_Given passage:_
^^^^^^^^

For Cloudera it takes a bit more handwork, but it works at the end also perfect and well integrated, but not at the same UI level as Ambari. These steps are necessary to get Cloudera Manager working with FreeIPA:

1. create the CM principal in FreeIPA (example: cdh@ALO.ALT)
2. retrieve the keytab:
 ipa-getkeytab -r -s freeipa.alo.alt -p cdh -k cdh.keytab
3. install ipa-admintools on the Cloudera Manager server 
 yum install ipa-admintools -y
4. place the retrieval-script (from my GitHub) in /opt/cloudera/security/getkeytabs.sh (or another path accessible by cloudera manager), make it executable and owned by cloudera-scm
 chmod 775 /opt/cloudera/security/getkeytabs.sh && chown cloudera-scm: /opt/cloudera/security/getkeytabs.sh
5. Start the Kerberos wizard, but stop after verifying the cdh user
6. Set the configuration [1] for "Custom Kerberos Keytab Retrieval Script" to "/opt/cloudera/security/getkeytabs.sh"

^^^^^^^^

_Provided information:_
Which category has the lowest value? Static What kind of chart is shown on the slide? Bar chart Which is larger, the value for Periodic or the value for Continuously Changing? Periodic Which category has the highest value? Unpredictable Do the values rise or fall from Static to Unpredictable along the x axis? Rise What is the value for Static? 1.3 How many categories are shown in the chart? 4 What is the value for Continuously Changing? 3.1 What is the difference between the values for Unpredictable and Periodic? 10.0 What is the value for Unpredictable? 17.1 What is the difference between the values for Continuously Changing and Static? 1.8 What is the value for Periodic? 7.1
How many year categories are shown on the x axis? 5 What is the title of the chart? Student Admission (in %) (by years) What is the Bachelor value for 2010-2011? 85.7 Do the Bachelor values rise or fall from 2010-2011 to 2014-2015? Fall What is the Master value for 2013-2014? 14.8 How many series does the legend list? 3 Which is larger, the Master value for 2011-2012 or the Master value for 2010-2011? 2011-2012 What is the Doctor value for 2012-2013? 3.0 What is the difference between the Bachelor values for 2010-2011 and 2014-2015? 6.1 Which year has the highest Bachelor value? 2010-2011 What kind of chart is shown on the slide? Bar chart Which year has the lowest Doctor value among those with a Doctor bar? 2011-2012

^^^^^^^^

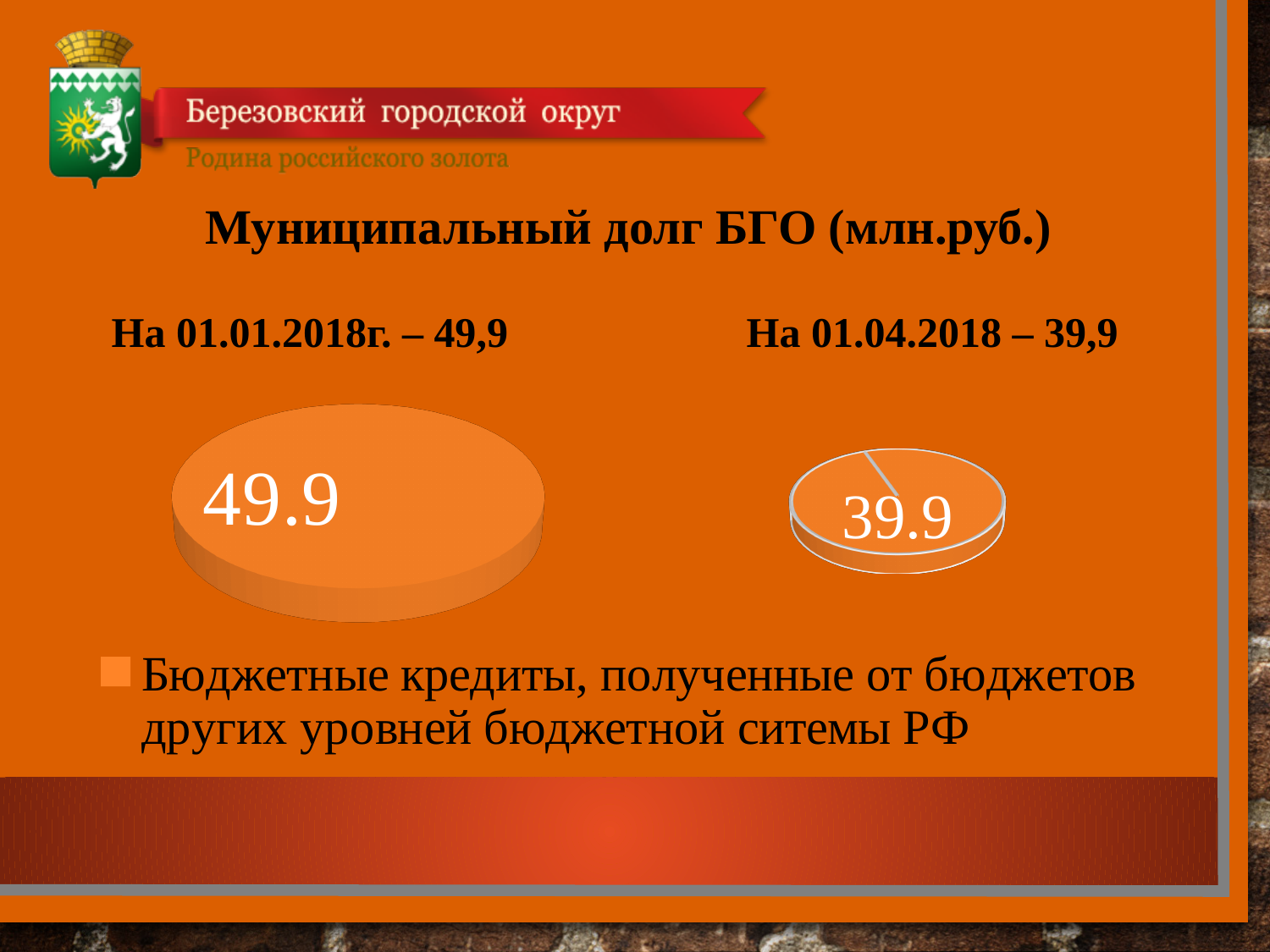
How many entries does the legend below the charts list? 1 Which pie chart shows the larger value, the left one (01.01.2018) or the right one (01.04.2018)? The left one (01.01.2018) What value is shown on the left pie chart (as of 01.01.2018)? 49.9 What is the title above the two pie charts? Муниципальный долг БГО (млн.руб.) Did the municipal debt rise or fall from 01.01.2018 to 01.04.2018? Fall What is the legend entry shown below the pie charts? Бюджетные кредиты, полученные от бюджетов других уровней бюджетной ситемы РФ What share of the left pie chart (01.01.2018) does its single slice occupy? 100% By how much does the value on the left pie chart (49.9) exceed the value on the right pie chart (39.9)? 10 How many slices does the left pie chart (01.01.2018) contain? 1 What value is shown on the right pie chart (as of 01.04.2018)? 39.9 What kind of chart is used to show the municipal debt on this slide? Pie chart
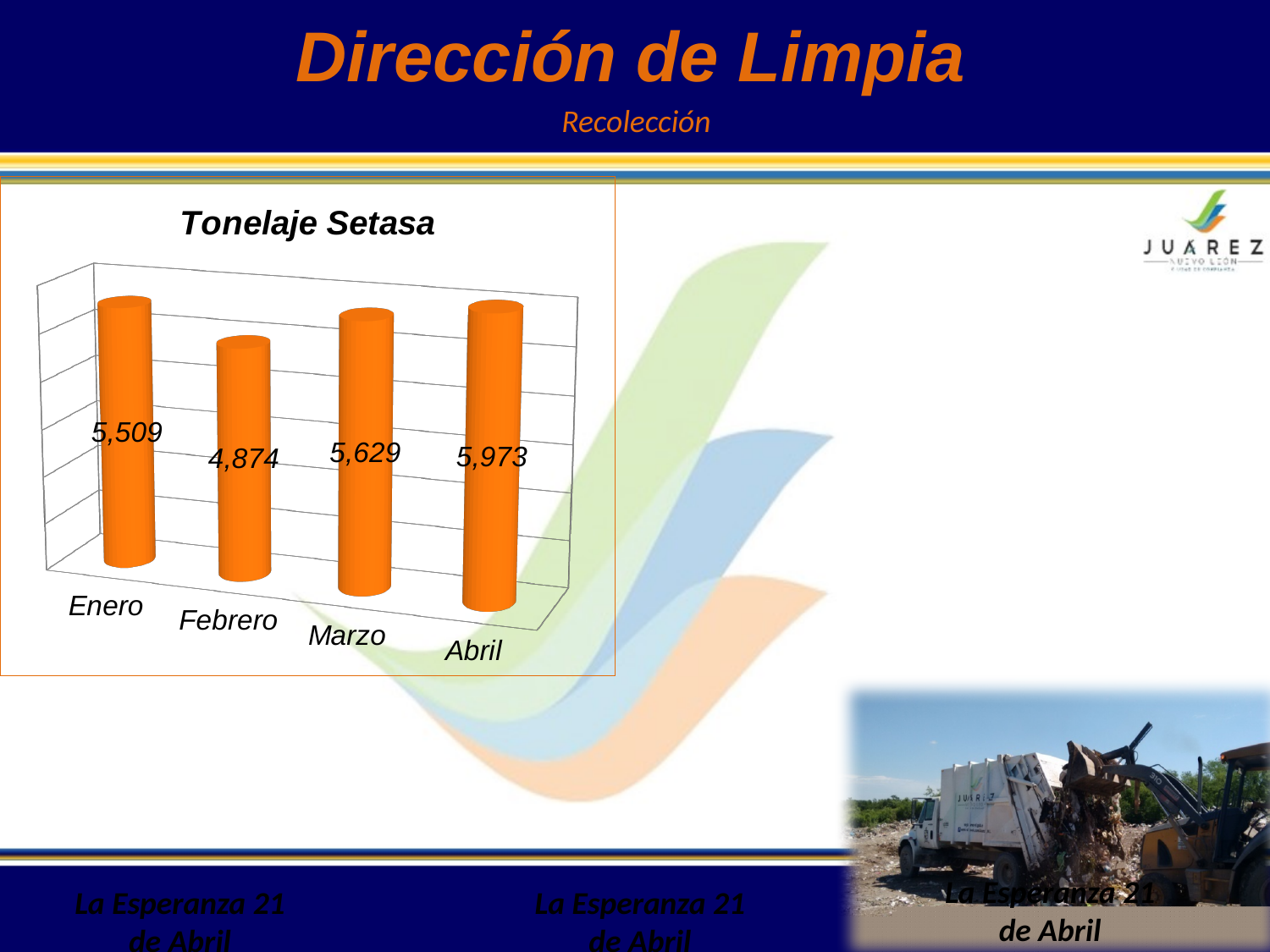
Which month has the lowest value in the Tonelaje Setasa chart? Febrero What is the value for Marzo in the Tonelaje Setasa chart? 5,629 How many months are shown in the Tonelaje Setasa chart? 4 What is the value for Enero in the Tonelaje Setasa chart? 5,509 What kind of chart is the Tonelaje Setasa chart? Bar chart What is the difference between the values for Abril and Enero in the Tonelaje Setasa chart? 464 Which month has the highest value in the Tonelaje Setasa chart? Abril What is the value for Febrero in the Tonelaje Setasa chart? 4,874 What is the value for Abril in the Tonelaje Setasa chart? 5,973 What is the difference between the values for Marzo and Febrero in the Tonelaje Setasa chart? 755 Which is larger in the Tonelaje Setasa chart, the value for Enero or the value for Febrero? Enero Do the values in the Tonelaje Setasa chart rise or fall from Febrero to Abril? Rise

^^^^^^^^

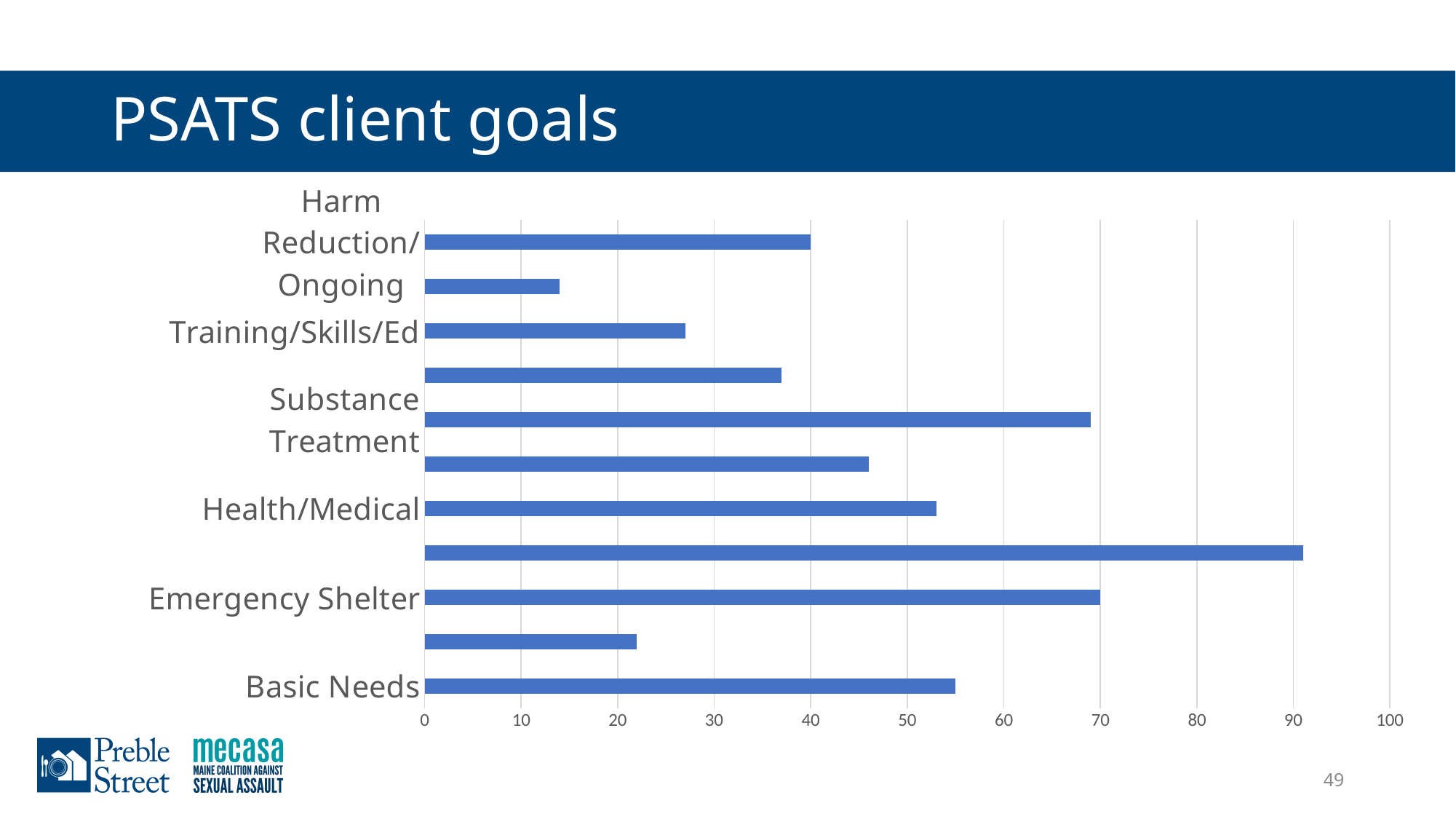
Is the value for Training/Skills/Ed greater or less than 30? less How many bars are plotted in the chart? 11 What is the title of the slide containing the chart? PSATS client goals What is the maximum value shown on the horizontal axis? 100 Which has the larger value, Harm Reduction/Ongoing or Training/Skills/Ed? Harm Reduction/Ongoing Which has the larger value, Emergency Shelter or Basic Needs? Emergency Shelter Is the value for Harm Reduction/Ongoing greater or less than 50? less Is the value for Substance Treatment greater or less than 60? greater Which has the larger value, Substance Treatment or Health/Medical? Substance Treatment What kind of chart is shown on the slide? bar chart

^^^^^^^^

_What you have to do:_
In the FreeIPA setup steps, which package is installed on the Cloudera Manager server? Rely only on the FreeIPA setup steps, not on the records.

_Response:_
ipa-admintools